Copy the data precisely, keeping every character.

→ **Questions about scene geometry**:

+ + + + + + +

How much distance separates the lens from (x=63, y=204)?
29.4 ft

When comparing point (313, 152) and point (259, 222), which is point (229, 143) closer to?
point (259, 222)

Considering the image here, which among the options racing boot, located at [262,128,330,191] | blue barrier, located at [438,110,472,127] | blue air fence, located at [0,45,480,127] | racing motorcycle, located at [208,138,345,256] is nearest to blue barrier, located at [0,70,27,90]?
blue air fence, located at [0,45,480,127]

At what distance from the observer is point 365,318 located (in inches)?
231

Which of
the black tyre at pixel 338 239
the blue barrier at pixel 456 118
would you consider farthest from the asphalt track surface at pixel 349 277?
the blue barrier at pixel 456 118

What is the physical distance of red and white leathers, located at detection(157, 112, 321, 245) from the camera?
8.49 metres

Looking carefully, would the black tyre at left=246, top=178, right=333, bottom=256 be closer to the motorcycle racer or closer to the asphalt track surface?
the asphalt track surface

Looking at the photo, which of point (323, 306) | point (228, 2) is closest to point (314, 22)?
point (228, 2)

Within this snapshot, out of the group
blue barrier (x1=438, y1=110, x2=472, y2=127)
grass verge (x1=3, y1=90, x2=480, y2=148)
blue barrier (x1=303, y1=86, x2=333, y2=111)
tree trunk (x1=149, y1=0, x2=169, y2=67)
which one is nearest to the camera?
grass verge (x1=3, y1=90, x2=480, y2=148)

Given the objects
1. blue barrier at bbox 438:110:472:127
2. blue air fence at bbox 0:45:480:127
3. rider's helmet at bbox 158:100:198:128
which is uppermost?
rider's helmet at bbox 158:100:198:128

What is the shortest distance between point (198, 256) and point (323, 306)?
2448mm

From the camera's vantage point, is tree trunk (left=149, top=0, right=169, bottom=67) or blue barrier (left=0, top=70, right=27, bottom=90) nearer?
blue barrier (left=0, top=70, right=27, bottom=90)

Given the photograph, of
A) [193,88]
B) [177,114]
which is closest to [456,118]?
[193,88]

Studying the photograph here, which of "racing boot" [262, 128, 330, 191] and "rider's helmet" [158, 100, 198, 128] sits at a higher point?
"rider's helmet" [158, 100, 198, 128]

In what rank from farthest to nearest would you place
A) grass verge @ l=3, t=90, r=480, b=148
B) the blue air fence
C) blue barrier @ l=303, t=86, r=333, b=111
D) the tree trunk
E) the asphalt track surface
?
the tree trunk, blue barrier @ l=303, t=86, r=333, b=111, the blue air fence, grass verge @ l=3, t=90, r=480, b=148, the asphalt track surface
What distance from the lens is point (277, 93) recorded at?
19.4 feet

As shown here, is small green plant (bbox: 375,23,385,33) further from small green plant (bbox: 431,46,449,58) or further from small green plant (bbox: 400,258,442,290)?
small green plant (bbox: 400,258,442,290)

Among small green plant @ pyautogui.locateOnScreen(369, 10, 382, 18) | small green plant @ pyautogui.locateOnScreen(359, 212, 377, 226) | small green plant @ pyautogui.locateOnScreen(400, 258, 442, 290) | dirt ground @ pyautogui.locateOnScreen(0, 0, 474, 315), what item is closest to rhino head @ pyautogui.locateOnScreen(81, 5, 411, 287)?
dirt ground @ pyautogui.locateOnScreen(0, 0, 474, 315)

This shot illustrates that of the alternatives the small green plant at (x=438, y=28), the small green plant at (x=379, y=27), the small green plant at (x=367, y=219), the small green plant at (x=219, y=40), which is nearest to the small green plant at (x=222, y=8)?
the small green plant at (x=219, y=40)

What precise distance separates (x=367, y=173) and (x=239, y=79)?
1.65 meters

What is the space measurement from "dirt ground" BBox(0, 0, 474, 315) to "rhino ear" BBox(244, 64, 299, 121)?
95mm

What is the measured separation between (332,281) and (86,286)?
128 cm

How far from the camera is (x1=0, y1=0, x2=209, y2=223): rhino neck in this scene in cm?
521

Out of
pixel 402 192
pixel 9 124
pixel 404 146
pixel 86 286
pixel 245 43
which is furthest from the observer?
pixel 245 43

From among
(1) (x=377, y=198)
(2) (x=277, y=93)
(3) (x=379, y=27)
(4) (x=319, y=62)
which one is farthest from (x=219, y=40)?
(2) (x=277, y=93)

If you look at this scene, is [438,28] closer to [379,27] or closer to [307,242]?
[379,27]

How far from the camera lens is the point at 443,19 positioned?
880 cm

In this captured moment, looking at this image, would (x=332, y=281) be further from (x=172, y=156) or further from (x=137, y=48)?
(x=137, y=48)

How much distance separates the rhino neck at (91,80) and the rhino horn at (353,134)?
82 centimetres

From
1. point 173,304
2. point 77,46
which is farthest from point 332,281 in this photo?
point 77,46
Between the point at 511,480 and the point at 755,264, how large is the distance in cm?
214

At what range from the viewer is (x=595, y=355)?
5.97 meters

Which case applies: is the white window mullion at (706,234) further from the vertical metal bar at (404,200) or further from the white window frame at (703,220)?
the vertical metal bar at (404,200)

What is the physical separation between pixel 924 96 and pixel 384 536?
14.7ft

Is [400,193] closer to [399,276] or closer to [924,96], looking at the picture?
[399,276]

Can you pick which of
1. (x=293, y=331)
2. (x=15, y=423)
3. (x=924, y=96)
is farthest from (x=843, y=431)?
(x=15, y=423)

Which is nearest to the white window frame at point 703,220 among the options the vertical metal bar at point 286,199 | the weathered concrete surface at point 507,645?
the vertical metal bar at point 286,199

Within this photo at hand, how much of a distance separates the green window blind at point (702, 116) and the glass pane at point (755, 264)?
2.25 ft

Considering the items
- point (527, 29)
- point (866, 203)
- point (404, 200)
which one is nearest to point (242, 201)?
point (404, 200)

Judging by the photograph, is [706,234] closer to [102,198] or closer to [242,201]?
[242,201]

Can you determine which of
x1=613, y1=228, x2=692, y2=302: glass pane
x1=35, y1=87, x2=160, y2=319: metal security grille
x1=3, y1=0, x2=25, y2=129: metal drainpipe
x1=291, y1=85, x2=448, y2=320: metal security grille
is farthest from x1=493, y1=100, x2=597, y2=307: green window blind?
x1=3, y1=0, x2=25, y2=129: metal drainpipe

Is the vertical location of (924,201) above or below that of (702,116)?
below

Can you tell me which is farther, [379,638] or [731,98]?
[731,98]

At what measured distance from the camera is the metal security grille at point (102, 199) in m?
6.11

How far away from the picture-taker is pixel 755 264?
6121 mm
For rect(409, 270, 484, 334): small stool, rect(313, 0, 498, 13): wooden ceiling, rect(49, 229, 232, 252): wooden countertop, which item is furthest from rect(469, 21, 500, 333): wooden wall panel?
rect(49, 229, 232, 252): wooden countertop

+ + + + + + +

→ **Correct result**:
How much distance separates the lens from (x=63, y=204)?
29.4 ft

When comparing point (313, 152) and point (259, 222), which is point (229, 143) closer to?
point (259, 222)

Considering the image here, which among the options racing boot, located at [262,128,330,191] | blue barrier, located at [438,110,472,127] | blue air fence, located at [0,45,480,127] | racing motorcycle, located at [208,138,345,256] is nearest to blue barrier, located at [0,70,27,90]?
blue air fence, located at [0,45,480,127]

At what distance from the observer is point 365,318 located (in inches)?
231

Which of
the black tyre at pixel 338 239
the blue barrier at pixel 456 118
would you consider farthest from the asphalt track surface at pixel 349 277?
the blue barrier at pixel 456 118

What is the physical distance of red and white leathers, located at detection(157, 112, 321, 245) from the camera?
8.49 metres

Looking carefully, would the black tyre at left=246, top=178, right=333, bottom=256 be closer to the motorcycle racer or closer to the asphalt track surface?
the asphalt track surface

Looking at the photo, which of point (323, 306) | point (228, 2) is closest to point (314, 22)?
point (228, 2)

Within this snapshot, out of the group
blue barrier (x1=438, y1=110, x2=472, y2=127)
grass verge (x1=3, y1=90, x2=480, y2=148)
blue barrier (x1=303, y1=86, x2=333, y2=111)
tree trunk (x1=149, y1=0, x2=169, y2=67)
which one is nearest to the camera?
grass verge (x1=3, y1=90, x2=480, y2=148)

Given the objects
1. blue barrier at bbox 438:110:472:127
2. blue air fence at bbox 0:45:480:127
3. rider's helmet at bbox 158:100:198:128
which is uppermost?
rider's helmet at bbox 158:100:198:128

What is the shortest distance between point (198, 256) and point (323, 306)?
2448mm

From the camera's vantage point, is tree trunk (left=149, top=0, right=169, bottom=67) or blue barrier (left=0, top=70, right=27, bottom=90) nearer?
blue barrier (left=0, top=70, right=27, bottom=90)

Given the photograph, of
A) [193,88]
B) [177,114]
which is closest to [456,118]?
[193,88]

Studying the photograph here, which of "racing boot" [262, 128, 330, 191] and "rider's helmet" [158, 100, 198, 128] sits at a higher point?
"rider's helmet" [158, 100, 198, 128]

In what rank from farthest to nearest would you place
A) grass verge @ l=3, t=90, r=480, b=148
B) the blue air fence
C) blue barrier @ l=303, t=86, r=333, b=111
D) the tree trunk
E) the asphalt track surface
?
the tree trunk, blue barrier @ l=303, t=86, r=333, b=111, the blue air fence, grass verge @ l=3, t=90, r=480, b=148, the asphalt track surface
What distance from the lens is point (277, 93) recorded at?
19.4 feet

As shown here, is small green plant (bbox: 375,23,385,33) further from small green plant (bbox: 431,46,449,58) or further from small green plant (bbox: 400,258,442,290)?
small green plant (bbox: 400,258,442,290)

Among small green plant @ pyautogui.locateOnScreen(369, 10, 382, 18) | small green plant @ pyautogui.locateOnScreen(359, 212, 377, 226) | small green plant @ pyautogui.locateOnScreen(400, 258, 442, 290) | dirt ground @ pyautogui.locateOnScreen(0, 0, 474, 315), what item is closest to rhino head @ pyautogui.locateOnScreen(81, 5, 411, 287)?
dirt ground @ pyautogui.locateOnScreen(0, 0, 474, 315)

This shot illustrates that of the alternatives the small green plant at (x=438, y=28), the small green plant at (x=379, y=27), the small green plant at (x=367, y=219), the small green plant at (x=219, y=40), which is nearest to the small green plant at (x=222, y=8)?
the small green plant at (x=219, y=40)

What precise distance separates (x=367, y=173) and (x=239, y=79)?
1.65 meters

What is the space measurement from "dirt ground" BBox(0, 0, 474, 315) to "rhino ear" BBox(244, 64, 299, 121)?
95mm

What is the measured separation between (332,281) and (86,286)?
128 cm

How far from the camera is (x1=0, y1=0, x2=209, y2=223): rhino neck in this scene in cm?
521

Out of
pixel 402 192
pixel 9 124
pixel 404 146
pixel 86 286
pixel 245 43
which is furthest from the observer?
pixel 245 43

From among
(1) (x=377, y=198)
(2) (x=277, y=93)
(3) (x=379, y=27)
(4) (x=319, y=62)
which one is farthest from (x=219, y=40)?
(2) (x=277, y=93)

If you look at this scene, is [438,28] closer to [379,27] or closer to [307,242]?
[379,27]

How far from the camera lens is the point at 443,19 positioned?
880 cm

In this captured moment, looking at this image, would (x=332, y=281) be further from (x=172, y=156) or further from (x=137, y=48)?
(x=137, y=48)

How much distance separates the rhino neck at (91,80) and the rhino horn at (353,134)?
82 centimetres

From
1. point 173,304
2. point 77,46
which is farthest from point 332,281 in this photo?
point 77,46
Between the point at 511,480 and the point at 755,264, how large is the distance in cm?
214

At what range from the viewer is (x=595, y=355)?
5.97 meters

Which case applies: is the white window mullion at (706,234) further from the vertical metal bar at (404,200) or further from the white window frame at (703,220)?
the vertical metal bar at (404,200)

What is the physical separation between pixel 924 96 and pixel 384 536?
14.7ft

Is [400,193] closer to [399,276] or closer to [924,96], looking at the picture?
[399,276]

Can you pick which of
1. (x=293, y=331)
2. (x=15, y=423)
3. (x=924, y=96)
is farthest from (x=843, y=431)?
(x=15, y=423)

Which is nearest to the white window frame at point 703,220 among the options the vertical metal bar at point 286,199 | the weathered concrete surface at point 507,645?
the vertical metal bar at point 286,199

Within this photo at hand, how much of a distance separates the green window blind at point (702, 116) and the glass pane at point (755, 264)?
2.25 ft

Considering the items
- point (527, 29)
- point (866, 203)
- point (404, 200)
which one is nearest to point (242, 201)?
point (404, 200)

Judging by the photograph, is [706,234] closer to [102,198] or closer to [242,201]?
[242,201]

Can you determine which of
x1=613, y1=228, x2=692, y2=302: glass pane
x1=35, y1=87, x2=160, y2=319: metal security grille
x1=3, y1=0, x2=25, y2=129: metal drainpipe
x1=291, y1=85, x2=448, y2=320: metal security grille
is farthest from x1=493, y1=100, x2=597, y2=307: green window blind?
x1=3, y1=0, x2=25, y2=129: metal drainpipe

Is the vertical location of (924,201) above or below that of (702,116)?
below

Can you tell me which is farther, [379,638] or [731,98]?
[731,98]

At what measured distance from the camera is the metal security grille at point (102, 199) in m?
6.11

How far away from the picture-taker is pixel 755 264?
6121 mm
For rect(409, 270, 484, 334): small stool, rect(313, 0, 498, 13): wooden ceiling, rect(49, 229, 232, 252): wooden countertop, which item is furthest from rect(469, 21, 500, 333): wooden wall panel?
rect(49, 229, 232, 252): wooden countertop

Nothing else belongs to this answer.